Yang penulis amati saat ini di sektor SDM adalah adanya gap antara kualifikasi yang dibutuhkan oleh sektor proyek migas dengan kualifikasi lulusan yang tersedia. Permasalahan ini muncul karena mungkin kita telah salah mempredikisi kebutuhan Sumber daya manusia. Beberapa solusi yang penulis tawarkan antara lain.
Pertama, dimulai dari kordinasi antara kementrian terkait ESDM, Perindustrian dengan Pendidikan tentang proyek2 kedepan beserta gambaran kira2 kebutuhan sumber daya manusianya. Kemudian diinformasikan pada anak2 sma dalam pemilihan jurusan. Sehingga terjadi pemerataan kebutuhan tenaga kerja di semua sektor. Sehingga tidak terjadi booming di suatu jurusan yang mengakibatkan ketika sudah lulus malah lapangan kerjanya jenuh.
Kedua, komunikasi yang intens antara Universitas dengan alumni-nya. Sehingga realita kebutuhan tenaga kerja bisa selaras dengan kurikulum. Para alumni bisa memberikan masukan update kurikulum.
Ketiga, menumbuhkan semangat teknokrat/engineer. Dalam menjalankan proyek migas, semua aspek disiplin keilmuan dibutuhkan dalam menjalankan bisnis ini. Tetapi tetap, core value yang utama adalah engineering. Sehingga kebutuhan mencetak engineer di Indonesia adalah suatu hal yang tidak dapat ditawar. Dulu Indonesia rasanya memiliki “Habibie effect”, dimana beliau menjadi rolemodel generasi muda dalam mendalami bidang keinsinyuran. Tetapi penulis perlahan melihat bahwa kini hal tersebut mulai terkikis. Penulis beranggapan hal ini tercemin dalam tayangan yang ada televisi. Sekarang tayangan televisi ada acara sinetron, lawak, olahraga, kuliner/masak, talkshow hukum, talkshow ekonomi, politik. Tetapi masih minim acara yang menampilkan/membahas sains maupun engineering. Penulis mengusulkan agar bangsa ini memiliki stasiun TV seperti NatGeo[20] atau Discovery Channel [21] yang menampilkan porsi utk acara2 yang ttg sains dan engineering. Acara2 seperti “How its made” [22], “How do they do it” [23], “Modern Marvels” [24], dll dapat menumbuhkan kecintaan generasi muda terhadap dunia engineering.

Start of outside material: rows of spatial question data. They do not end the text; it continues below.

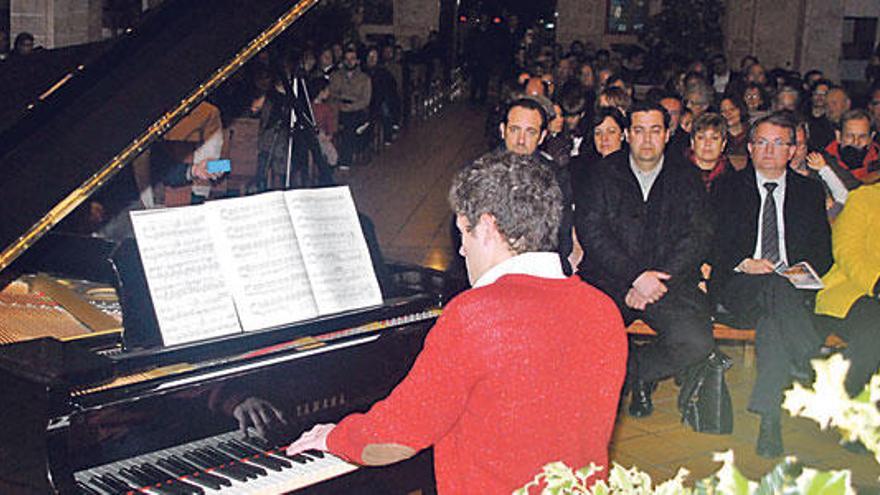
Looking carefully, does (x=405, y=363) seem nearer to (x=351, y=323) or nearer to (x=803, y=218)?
(x=351, y=323)

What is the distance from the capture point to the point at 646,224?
5.79m

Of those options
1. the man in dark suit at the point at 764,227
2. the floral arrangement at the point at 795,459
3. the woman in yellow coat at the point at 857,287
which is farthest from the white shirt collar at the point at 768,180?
the floral arrangement at the point at 795,459

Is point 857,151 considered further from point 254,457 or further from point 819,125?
point 254,457

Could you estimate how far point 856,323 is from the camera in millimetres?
5555

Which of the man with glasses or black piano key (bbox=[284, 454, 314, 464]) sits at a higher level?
the man with glasses

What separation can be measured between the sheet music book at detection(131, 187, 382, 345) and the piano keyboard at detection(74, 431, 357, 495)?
300 mm

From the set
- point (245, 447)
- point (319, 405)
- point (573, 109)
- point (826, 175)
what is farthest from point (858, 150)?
point (245, 447)

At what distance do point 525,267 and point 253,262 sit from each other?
3.20 ft

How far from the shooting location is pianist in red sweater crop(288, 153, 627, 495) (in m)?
2.44

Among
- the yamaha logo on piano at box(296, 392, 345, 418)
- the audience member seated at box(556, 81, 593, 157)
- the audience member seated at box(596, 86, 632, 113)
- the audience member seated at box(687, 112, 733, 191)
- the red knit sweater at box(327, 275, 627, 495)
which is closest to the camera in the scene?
the red knit sweater at box(327, 275, 627, 495)

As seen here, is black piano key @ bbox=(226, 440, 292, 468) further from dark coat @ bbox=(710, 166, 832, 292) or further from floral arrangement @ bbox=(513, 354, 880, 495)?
dark coat @ bbox=(710, 166, 832, 292)

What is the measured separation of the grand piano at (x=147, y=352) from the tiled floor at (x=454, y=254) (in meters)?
1.62

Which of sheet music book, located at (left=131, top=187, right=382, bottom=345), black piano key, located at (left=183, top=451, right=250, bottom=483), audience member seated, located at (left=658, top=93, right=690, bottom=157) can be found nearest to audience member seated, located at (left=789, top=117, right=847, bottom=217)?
audience member seated, located at (left=658, top=93, right=690, bottom=157)

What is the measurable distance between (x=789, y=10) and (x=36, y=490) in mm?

Keempat, banyaknya sektor ini menyerap lapangan kerja bila tidak diantispasi dapat berakibatkan kekurangan sektor SDM disektor lainnya, terutama sektor yang dianggap tidak “basah” (seperti pertanian dll). Sehingga pengembangan SDM kedepannya, penulis setuju dengan pernyataan SBY bahwa era buruh murah sudah usai [25] [26]. Sektor2 seperti garmen, agraria dll harus dimodernisasi dengan alat2 otomatis sehingga pekerja di sektor ini memiliki rasio upah vs produktifitas yang kompetitif juga. Bayangkan bila orang berlomba-lomba tidak menjadi petani karena upah yang didapatkan disana “kering”, padahal sektor pertanian merupakan pilar ketahanan pangan nasional.

Middle Class Society Booming
Tawaran THP yang diatas UMR membuat banyak orang yang berminat melanjutkan karir di bidang proyek migas. Efeknya adalah orang2 yang bekerja dibidang berhubungan dengan ini setidaknya masuk dalam middle class society di Indonesia. Menyikapi hal ini, ada beberapa hal yang patut diantisipasi.

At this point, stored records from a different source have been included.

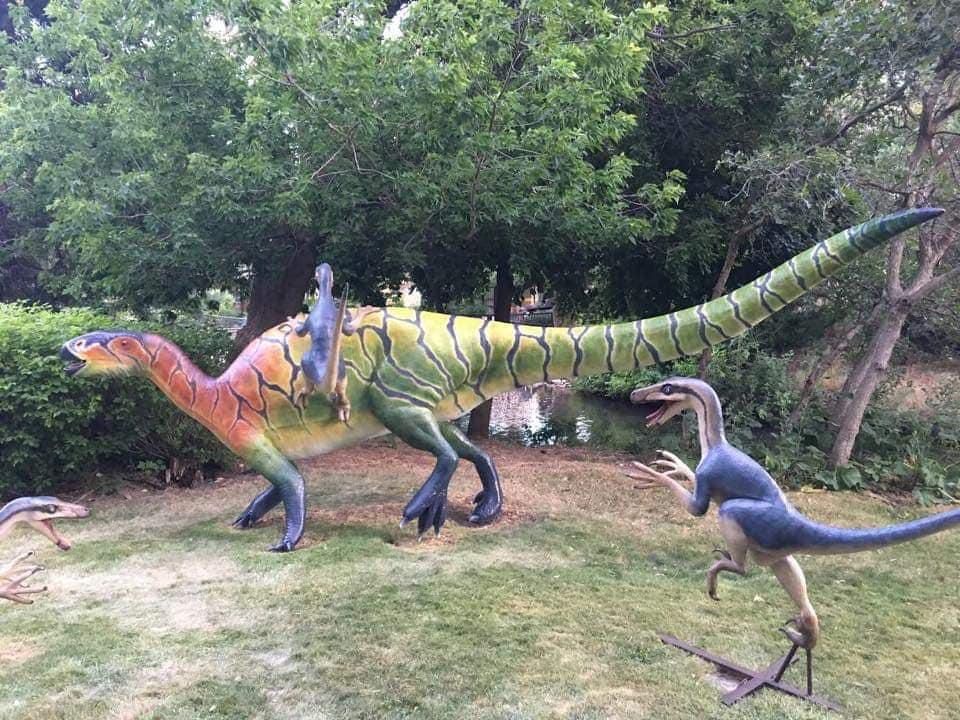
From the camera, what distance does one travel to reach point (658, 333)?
5.65 meters

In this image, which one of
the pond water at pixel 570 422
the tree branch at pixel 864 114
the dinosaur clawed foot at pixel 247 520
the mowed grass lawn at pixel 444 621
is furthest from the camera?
the pond water at pixel 570 422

Pertama, kemampuan financial kelas masyarakat ini setidaknya membuat para kreditur menjadikan pasar yang menggiurkan. Tetapi yang perlu diwaspadai adalah terjadinya Bubble yang diakibatkan approval kredit yang terlalu mudah. Karena dapet menuju ambruknya perekonomian akibat masyarakatnya terlalu konsumtif. Sebuah quote bagus dari Karl Mark, Das Kapital & Depresi Ekonomi " owners of capital will stimulate the working class to buy more and more of expensive goods, houses and technology, pushing them to take more and more expensive credits, until their debt becomes unbearable. The unpaid debt will lead to bankruptcy of banks, which will have to be nationalized and the state will have to take the road which will eventually lead to communism" Karl Marx Das Kapital 1867
Kedua, perubahan demografi kemampuan financial masyarakat sedikit banyaknya akan mempengaruhi pola konsumsi masyarakat tersebut. Sebagai contoh mungkin adalah semakin tingginya demand kebutuhan daging sapi yang sedikit banyaknya disebabkan oleh makin banyaknya middle class society ini.

Keamanan & Pertahanan
Secara keamanan regional, Indonesia dikawasan yang cukup aman. Tidak berada di kawasan yang rawan konflik regional seperti di korea (nuklir), timur tengah (Israel & arab spring) dll. Hal ini sangat positif bagi pertumbuhan bangsa. Kendala terbesar saat ini adalah dari internal bangsa Indonesia itu sendiri.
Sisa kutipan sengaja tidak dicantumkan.